L’OMS, infatti, dichiarerà lo stato di emergenza globale solo il 30 gennaio, perdendo settimane preziose in cui, secondo il Centro per il controllo e la prevenzione delle malattie cinese, i contagi potrebbe essere aumentati fino a 200 volte. All’epoca anche il presidente degli Stati Uniti Donald Trump elogiava la risposta cinese all’epidemia, ma da quando il virus è arrivato nel suo Paese ha cambiato le carte in tavola. Oggi, con oltre 3 milioni di casi e più di 130 mila morti, gli USA sono il Paese più colpito al mondo e Trump accusa l’OMS di essere collusa e «sinocentrica» tanto che vuole tagliargli i finanziamenti, ovvero circa 450 milioni di dollari all’anno, entro il prossimo 6 luglio.

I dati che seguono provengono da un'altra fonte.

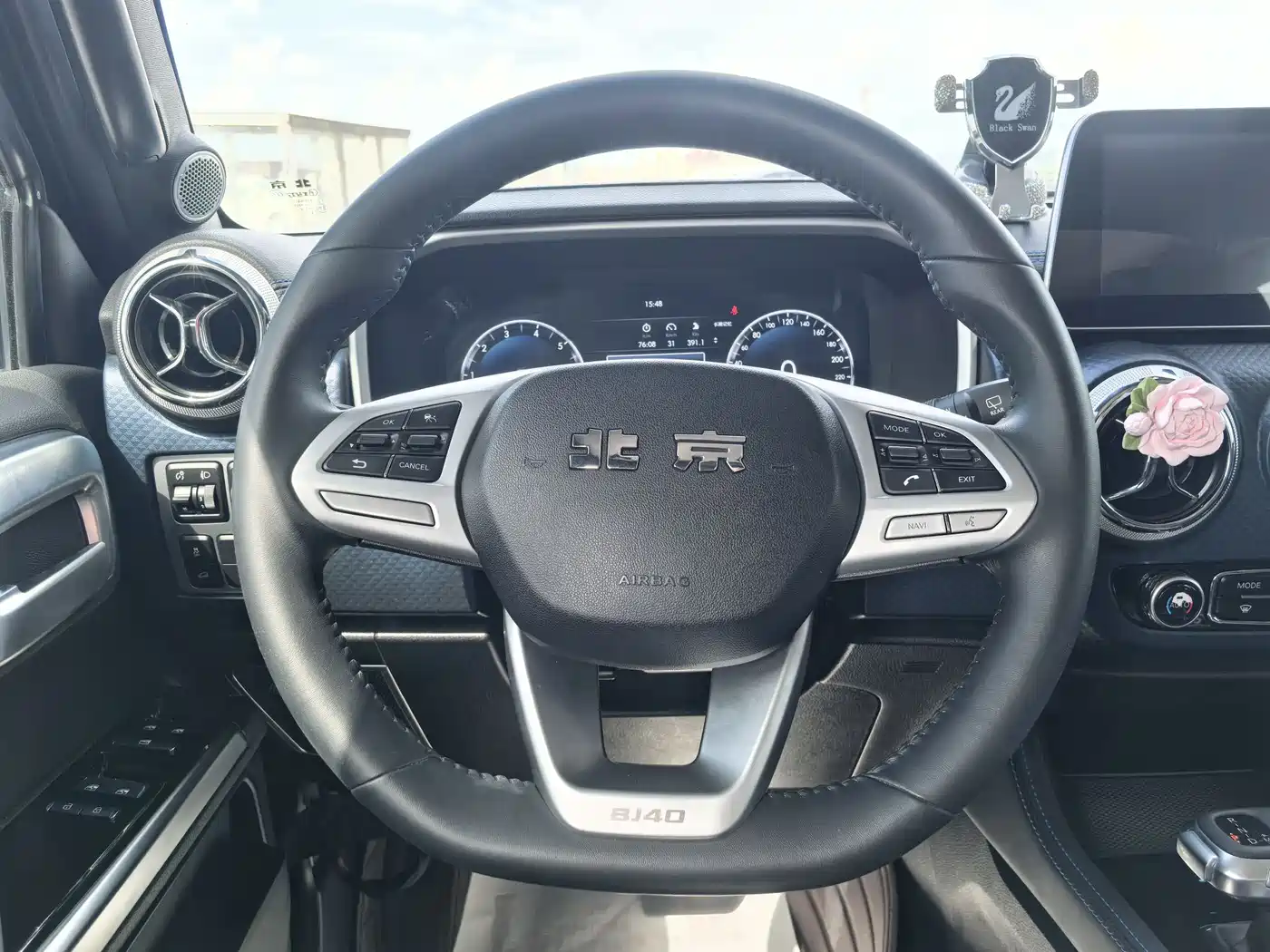 BAIC ORV Beijing Offroad BJ40 2020 2.0T Auto 4WD Urban Hunter Ultimate фото 10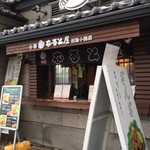 小樽なると屋 出抜小路店的實拍圖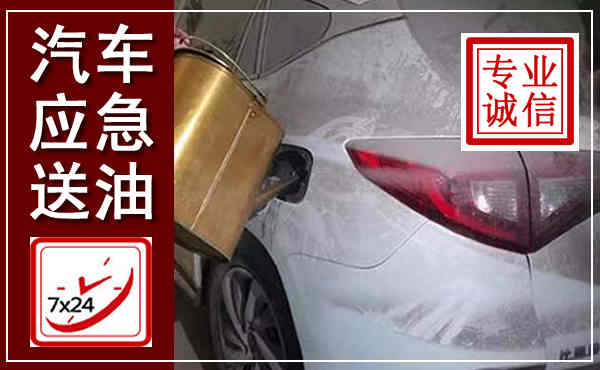 顺义汽车送油救援,附近上门送油电话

Il presidente cinese Xi Jinping ha subito messo in tavola due miliardi di dollari in due anni e ha ribadito che la Cina ha sempre fornito le informazioni «in maniera tempestiva» e si è reso disponibile ad avviare un’inchiesta internazionale che indaghi in più Paesi, affermando implicitamente quello che la dirigenza cinese ha sempre ribadito: non è detto che il salto di specie sia avvenuto in Cina. Infatti, se Washington non si lascia sfuggire occasione per instillare il dubbio che il virus sia uscito da un laboratorio di biotecnologie di Wuhan, Pechino continua a sostenere che possa essere stato portato nella città di Wuhan da militari statunitensi.
Ma in questa guerra di nervi e propaganda tra le prime due economie globali, resta evidente l’impotenza dell’OMS che non ha poteri esecutivi, non può indagare in maniera indipendente e deve fare affidamento sulla cooperazione dei Paesi membri. In Cina, come negli Stati Uniti e nel resto del mondo.
[1] «China delayed releasing coronavirus info, frustrating WHO», AP News, 3 giugno 2020.
[2] «In depth: how early signs of a sars-like virus were spotted, spread, and throttled», Caixin, 29 febbraio 2020.
[3] «Novel 2019 coronavirus genome», virological.org, 11 gennaio.